It was only 3 days ago we’d heard RadioShack was doing so bad that they were looking to sell off a major fleet of retail stores to Sprint, and now that rumor has been confirmed. The electronics retailer officially filed bankruptcy this week to help stabilize a ship that was only centimeters away from hitting rock bottom.
Sprint will look to take on 1,750 of RadioShack’s most prime retail locations in a deal where the value wasn’t publicly disclosed. To put that into perspective, Sprint currently commands just 1,100 retail stores of their own, so they’ll be more than doubling their footprint in one fell swoop.
Good news for RadioShack fans is that those stores will be co-branded, so the name itself will live on. Sprint says they will occupy about 1/3 of each retail space, while the rest will remain classic RadioShack goodness. Think of it as a one-stop shop for everything mobile and electronics (except one big retailer in the United States already does that better than everyone else).
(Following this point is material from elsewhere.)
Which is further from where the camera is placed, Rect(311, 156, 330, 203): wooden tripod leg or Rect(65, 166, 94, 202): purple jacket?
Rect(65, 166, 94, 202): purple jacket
Sprint says their branding will take precedence over RadioShack’s, and we didn’t expect anything less considering they’re the ones forking over money to make this whole thing happen. All of it is subject to approval by a bankruptcy court, of course, but we have a hard time believing anyone will have reason to block this deal.
While an increased retail presence can’t hurt Sprint, they’ll have to do more than just spread their name and logo onto more buildings. The company seems to understand that with their latest moves, including a decent flow of value-added features, edgy marketing and a plan to continue improving subpar network performance.
Even with all that it’ll be tough to supplant Verizon and AT&T as the nation’s biggest and best carriers, but it should at least help them remain competitive and maintain a healthy balance of competition in a very fierce industry.